# What the exercise asks
Transcribe only the lines between the first line of the records and the line containing "common name: grant's gazelle", inclusive, exactly as written.

# Recorded information
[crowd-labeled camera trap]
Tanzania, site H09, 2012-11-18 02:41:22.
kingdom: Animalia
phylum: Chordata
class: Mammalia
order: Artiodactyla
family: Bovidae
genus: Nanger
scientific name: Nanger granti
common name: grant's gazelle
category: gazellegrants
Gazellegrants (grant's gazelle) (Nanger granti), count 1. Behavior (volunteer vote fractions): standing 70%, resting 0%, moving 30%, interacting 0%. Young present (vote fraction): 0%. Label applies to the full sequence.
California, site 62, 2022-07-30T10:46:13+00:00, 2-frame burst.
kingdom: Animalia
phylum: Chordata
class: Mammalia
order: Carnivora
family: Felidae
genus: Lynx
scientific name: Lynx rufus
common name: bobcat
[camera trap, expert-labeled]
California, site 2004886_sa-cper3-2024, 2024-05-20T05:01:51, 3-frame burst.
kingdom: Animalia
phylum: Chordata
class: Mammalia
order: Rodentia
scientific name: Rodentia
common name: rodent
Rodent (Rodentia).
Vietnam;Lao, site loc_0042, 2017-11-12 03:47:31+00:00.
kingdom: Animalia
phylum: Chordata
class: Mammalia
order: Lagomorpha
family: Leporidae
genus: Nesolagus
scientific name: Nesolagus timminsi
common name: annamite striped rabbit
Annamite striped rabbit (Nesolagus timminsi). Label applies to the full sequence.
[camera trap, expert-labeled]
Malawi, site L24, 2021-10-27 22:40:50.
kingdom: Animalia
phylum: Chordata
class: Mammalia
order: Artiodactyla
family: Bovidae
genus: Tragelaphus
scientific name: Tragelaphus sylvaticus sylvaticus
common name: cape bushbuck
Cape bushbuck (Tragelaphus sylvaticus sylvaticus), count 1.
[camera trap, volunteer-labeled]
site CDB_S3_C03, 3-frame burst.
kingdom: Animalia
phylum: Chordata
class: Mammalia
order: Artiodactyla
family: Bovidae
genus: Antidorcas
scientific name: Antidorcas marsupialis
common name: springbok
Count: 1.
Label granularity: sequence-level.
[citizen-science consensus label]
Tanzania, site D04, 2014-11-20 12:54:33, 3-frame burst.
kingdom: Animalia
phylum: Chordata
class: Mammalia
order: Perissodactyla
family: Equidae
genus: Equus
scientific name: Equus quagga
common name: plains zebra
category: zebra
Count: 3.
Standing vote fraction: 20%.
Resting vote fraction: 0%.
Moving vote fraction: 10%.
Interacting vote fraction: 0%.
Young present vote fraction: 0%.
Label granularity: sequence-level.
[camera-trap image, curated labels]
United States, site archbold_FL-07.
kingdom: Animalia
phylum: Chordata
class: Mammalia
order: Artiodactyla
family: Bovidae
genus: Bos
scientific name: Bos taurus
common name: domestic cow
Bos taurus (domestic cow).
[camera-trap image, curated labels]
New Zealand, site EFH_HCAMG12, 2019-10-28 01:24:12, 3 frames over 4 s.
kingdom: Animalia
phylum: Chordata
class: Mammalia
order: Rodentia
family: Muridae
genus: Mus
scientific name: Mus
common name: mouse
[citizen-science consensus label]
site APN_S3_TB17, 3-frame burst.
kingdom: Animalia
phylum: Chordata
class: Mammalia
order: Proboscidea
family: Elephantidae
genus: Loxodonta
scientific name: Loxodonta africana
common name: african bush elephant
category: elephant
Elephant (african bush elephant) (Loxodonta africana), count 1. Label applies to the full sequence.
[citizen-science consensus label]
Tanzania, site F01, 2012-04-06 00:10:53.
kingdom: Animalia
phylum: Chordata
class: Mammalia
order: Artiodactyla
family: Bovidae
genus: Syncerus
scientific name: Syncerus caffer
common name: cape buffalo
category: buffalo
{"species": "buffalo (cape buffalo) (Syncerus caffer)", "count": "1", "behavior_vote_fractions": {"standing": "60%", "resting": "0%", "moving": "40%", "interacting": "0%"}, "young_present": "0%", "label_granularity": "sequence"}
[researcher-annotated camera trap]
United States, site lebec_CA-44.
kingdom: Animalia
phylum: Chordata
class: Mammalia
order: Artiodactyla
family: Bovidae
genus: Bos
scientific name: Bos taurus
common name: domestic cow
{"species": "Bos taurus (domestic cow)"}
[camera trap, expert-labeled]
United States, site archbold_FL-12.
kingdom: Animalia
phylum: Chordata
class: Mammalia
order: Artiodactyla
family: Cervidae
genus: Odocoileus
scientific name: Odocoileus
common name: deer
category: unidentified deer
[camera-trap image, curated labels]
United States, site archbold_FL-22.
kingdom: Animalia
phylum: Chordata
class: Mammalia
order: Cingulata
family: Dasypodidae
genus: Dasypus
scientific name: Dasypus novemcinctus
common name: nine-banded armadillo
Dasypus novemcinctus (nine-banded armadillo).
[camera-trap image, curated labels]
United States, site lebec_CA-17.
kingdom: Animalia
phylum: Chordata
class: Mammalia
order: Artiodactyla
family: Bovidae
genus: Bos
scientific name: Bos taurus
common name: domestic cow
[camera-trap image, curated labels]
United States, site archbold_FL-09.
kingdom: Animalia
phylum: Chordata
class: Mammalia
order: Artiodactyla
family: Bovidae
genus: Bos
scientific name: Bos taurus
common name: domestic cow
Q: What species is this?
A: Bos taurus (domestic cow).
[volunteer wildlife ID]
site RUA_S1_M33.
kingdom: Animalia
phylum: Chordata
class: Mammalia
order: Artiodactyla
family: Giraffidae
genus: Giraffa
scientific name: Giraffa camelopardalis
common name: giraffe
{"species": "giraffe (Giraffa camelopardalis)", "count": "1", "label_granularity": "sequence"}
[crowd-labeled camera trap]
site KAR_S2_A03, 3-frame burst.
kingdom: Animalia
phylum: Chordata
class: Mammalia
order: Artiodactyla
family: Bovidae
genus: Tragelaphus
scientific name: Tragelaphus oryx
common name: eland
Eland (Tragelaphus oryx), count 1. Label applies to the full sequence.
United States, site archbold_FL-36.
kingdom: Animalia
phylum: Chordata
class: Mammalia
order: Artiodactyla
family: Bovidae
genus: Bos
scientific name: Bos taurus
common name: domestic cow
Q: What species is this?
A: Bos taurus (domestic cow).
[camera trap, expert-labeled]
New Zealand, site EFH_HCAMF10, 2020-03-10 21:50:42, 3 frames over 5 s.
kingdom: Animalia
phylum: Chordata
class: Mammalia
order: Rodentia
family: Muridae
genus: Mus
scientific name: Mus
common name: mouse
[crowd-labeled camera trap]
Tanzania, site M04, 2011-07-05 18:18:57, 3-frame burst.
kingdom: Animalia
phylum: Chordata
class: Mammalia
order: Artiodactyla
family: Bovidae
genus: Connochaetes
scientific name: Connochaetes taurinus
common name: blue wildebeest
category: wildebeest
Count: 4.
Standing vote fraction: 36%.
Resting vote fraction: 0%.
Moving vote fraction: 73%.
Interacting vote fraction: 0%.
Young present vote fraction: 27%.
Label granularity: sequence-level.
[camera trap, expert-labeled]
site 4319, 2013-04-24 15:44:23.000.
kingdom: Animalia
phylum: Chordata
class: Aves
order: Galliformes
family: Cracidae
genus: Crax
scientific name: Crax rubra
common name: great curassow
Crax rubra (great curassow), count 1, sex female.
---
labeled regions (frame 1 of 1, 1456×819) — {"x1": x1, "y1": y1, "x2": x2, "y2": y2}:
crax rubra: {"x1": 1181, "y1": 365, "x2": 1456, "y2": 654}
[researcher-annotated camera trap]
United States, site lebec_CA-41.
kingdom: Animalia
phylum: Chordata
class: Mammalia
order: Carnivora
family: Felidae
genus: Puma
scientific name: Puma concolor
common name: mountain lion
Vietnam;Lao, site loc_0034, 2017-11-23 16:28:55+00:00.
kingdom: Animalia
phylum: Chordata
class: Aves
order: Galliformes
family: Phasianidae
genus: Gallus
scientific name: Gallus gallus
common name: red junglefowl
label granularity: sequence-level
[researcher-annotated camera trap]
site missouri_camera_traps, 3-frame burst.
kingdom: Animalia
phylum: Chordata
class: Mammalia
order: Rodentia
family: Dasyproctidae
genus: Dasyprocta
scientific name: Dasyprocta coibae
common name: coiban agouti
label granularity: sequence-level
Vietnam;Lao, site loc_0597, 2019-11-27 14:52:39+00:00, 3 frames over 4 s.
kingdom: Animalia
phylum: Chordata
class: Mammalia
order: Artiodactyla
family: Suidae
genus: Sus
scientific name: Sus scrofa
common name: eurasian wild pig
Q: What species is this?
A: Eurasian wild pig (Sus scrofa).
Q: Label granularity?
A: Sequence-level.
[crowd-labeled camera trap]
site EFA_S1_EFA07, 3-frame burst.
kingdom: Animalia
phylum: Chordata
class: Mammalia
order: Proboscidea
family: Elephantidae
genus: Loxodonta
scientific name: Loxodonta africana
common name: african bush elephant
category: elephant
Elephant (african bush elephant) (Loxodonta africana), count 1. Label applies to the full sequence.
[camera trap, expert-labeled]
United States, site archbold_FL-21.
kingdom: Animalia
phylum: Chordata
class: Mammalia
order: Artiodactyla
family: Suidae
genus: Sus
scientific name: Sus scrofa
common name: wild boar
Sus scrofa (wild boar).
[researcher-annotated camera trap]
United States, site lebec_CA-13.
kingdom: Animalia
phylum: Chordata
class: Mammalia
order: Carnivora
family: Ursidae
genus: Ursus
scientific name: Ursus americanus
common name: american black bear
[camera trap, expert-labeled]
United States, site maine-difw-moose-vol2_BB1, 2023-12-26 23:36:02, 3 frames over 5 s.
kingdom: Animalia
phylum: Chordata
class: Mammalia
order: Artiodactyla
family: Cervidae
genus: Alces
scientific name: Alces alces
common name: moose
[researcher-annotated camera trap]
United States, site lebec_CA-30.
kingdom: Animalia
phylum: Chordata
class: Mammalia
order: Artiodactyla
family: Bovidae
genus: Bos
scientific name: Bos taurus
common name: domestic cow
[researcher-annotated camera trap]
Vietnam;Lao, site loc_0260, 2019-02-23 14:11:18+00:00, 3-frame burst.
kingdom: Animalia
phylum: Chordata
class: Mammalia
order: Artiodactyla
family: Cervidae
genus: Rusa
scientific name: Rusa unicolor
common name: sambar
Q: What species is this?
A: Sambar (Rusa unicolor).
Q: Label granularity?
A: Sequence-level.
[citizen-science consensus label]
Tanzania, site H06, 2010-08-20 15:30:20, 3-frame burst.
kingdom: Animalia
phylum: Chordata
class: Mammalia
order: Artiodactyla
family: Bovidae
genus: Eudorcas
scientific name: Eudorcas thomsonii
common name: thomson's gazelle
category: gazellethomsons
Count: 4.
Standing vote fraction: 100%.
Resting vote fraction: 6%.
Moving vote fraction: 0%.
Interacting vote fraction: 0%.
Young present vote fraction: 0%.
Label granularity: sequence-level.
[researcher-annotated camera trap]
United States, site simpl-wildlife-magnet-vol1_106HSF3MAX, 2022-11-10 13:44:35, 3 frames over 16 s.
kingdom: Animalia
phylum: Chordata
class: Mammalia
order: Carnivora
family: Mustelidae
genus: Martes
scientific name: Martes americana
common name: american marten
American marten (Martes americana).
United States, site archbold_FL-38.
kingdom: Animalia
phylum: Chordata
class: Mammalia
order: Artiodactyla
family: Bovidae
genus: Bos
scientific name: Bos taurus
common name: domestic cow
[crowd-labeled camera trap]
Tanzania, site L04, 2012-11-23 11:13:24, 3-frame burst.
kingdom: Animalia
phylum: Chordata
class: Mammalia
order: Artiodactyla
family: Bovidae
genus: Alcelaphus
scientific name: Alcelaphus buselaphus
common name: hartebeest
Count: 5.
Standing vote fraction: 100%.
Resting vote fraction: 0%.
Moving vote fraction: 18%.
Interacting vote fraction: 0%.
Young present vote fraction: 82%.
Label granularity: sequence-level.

# Answer to this task
[crowd-labeled camera trap]
Tanzania, site H09, 2012-11-18 02:41:22.
kingdom: Animalia
phylum: Chordata
class: Mammalia
order: Artiodactyla
family: Bovidae
genus: Nanger
scientific name: Nanger granti
common name: grant's gazelle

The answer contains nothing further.